### What the exercise asks
Nothing in the data should be left out or altered when it is retyped.

Brief descriptive captions:
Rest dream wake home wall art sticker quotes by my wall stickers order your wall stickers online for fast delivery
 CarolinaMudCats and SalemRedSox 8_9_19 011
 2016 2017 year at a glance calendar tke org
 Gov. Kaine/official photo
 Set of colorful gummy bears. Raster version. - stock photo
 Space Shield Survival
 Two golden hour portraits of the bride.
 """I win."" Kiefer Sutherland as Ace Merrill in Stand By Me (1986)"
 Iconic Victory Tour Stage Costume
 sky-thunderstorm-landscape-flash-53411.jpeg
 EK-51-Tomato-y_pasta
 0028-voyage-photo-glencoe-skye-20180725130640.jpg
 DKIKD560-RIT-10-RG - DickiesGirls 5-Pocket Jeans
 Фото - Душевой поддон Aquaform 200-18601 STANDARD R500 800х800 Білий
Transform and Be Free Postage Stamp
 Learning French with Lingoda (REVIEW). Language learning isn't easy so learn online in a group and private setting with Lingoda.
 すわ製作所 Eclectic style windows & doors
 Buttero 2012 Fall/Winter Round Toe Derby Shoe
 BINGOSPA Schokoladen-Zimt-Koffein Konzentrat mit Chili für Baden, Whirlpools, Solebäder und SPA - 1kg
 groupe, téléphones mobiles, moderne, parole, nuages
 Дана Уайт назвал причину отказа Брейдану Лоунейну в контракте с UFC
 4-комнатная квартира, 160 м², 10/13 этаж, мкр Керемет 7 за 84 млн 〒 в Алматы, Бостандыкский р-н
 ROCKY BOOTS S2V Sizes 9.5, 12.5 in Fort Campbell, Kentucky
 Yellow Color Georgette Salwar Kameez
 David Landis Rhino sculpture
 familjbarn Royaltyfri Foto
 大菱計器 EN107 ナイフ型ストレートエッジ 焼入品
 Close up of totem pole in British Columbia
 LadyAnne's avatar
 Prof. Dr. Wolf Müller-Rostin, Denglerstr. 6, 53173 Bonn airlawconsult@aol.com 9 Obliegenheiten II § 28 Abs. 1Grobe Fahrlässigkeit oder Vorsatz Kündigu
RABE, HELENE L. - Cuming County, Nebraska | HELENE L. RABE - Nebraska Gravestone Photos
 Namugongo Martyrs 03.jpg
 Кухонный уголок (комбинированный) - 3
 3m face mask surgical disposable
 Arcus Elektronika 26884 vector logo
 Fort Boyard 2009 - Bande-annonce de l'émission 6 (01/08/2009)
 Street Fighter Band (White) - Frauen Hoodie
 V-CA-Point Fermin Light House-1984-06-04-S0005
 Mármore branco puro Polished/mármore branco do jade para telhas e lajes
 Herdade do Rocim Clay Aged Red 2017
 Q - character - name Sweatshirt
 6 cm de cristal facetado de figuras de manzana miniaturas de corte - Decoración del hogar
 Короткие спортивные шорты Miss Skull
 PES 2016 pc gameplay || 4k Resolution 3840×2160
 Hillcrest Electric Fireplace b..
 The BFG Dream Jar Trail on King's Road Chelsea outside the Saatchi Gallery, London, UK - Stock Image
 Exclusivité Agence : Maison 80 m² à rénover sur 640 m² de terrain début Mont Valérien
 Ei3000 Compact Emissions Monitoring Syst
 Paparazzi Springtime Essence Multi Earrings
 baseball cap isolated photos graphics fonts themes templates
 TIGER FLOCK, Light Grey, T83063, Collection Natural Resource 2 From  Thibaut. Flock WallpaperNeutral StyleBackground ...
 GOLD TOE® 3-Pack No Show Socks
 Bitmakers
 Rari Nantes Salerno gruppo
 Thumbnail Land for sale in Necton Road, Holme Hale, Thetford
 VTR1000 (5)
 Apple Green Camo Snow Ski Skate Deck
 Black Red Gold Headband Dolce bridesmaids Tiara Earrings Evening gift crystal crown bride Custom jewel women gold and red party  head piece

### Response to the exercise
Rest dream wake home wall art sticker quotes by my wall stickers order your wall stickers online for fast delivery
 CarolinaMudCats and SalemRedSox 8_9_19 011
 2016 2017 year at a glance calendar tke org
 Gov. Kaine/official photo
 Set of colorful gummy bears. Raster version. - stock photo
 Space Shield Survival
 Two golden hour portraits of the bride.
 """I win."" Kiefer Sutherland as Ace Merrill in Stand By Me (1986)"
 Iconic Victory Tour Stage Costume
 sky-thunderstorm-landscape-flash-53411.jpeg
 EK-51-Tomato-y_pasta
 0028-voyage-photo-glencoe-skye-20180725130640.jpg
 DKIKD560-RIT-10-RG - DickiesGirls 5-Pocket Jeans
 Фото - Душевой поддон Aquaform 200-18601 STANDARD R500 800х800 Білий
Transform and Be Free Postage Stamp
 Learning French with Lingoda (REVIEW). Language learning isn't easy so learn online in a group and private setting with Lingoda.
 すわ製作所 Eclectic style windows & doors
 Buttero 2012 Fall/Winter Round Toe Derby Shoe
 BINGOSPA Schokoladen-Zimt-Koffein Konzentrat mit Chili für Baden, Whirlpools, Solebäder und SPA - 1kg
 groupe, téléphones mobiles, moderne, parole, nuages
 Дана Уайт назвал причину отказа Брейдану Лоунейну в контракте с UFC
 4-комнатная квартира, 160 м², 10/13 этаж, мкр Керемет 7 за 84 млн 〒 в Алматы, Бостандыкский р-н
 ROCKY BOOTS S2V Sizes 9.5, 12.5 in Fort Campbell, Kentucky
 Yellow Color Georgette Salwar Kameez
 David Landis Rhino sculpture
 familjbarn Royaltyfri Foto
 大菱計器 EN107 ナイフ型ストレートエッジ 焼入品
 Close up of totem pole in British Columbia
 LadyAnne's avatar
 Prof. Dr. Wolf Müller-Rostin, Denglerstr. 6, 53173 Bonn airlawconsult@aol.com 9 Obliegenheiten II § 28 Abs. 1Grobe Fahrlässigkeit oder Vorsatz Kündigu
RABE, HELENE L. - Cuming County, Nebraska | HELENE L. RABE - Nebraska Gravestone Photos
 Namugongo Martyrs 03.jpg
 Кухонный уголок (комбинированный) - 3
 3m face mask surgical disposable
 Arcus Elektronika 26884 vector logo
 Fort Boyard 2009 - Bande-annonce de l'émission 6 (01/08/2009)
 Street Fighter Band (White) - Frauen Hoodie
 V-CA-Point Fermin Light House-1984-06-04-S0005
 Mármore branco puro Polished/mármore branco do jade para telhas e lajes
 Herdade do Rocim Clay Aged Red 2017
 Q - character - name Sweatshirt
 6 cm de cristal facetado de figuras de manzana miniaturas de corte - Decoración del hogar
 Короткие спортивные шорты Miss Skull
 PES 2016 pc gameplay || 4k Resolution 3840×2160
 Hillcrest Electric Fireplace b..
 The BFG Dream Jar Trail on King's Road Chelsea outside the Saatchi Gallery, London, UK - Stock Image
 Exclusivité Agence : Maison 80 m² à rénover sur 640 m² de terrain début Mont Valérien
 Ei3000 Compact Emissions Monitoring Syst
 Paparazzi Springtime Essence Multi Earrings
 baseball cap isolated photos graphics fonts themes templates
 TIGER FLOCK, Light Grey, T83063, Collection Natural Resource 2 From  Thibaut. Flock WallpaperNeutral StyleBackground ...
 GOLD TOE® 3-Pack No Show Socks
 Bitmakers
 Rari Nantes Salerno gruppo
 Thumbnail Land for sale in Necton Road, Holme Hale, Thetford
 VTR1000 (5)
 Apple Green Camo Snow Ski Skate Deck
 Black Red Gold Headband Dolce bridesmaids Tiara Earrings Evening gift crystal crown bride Custom jewel women gold and red party  head piece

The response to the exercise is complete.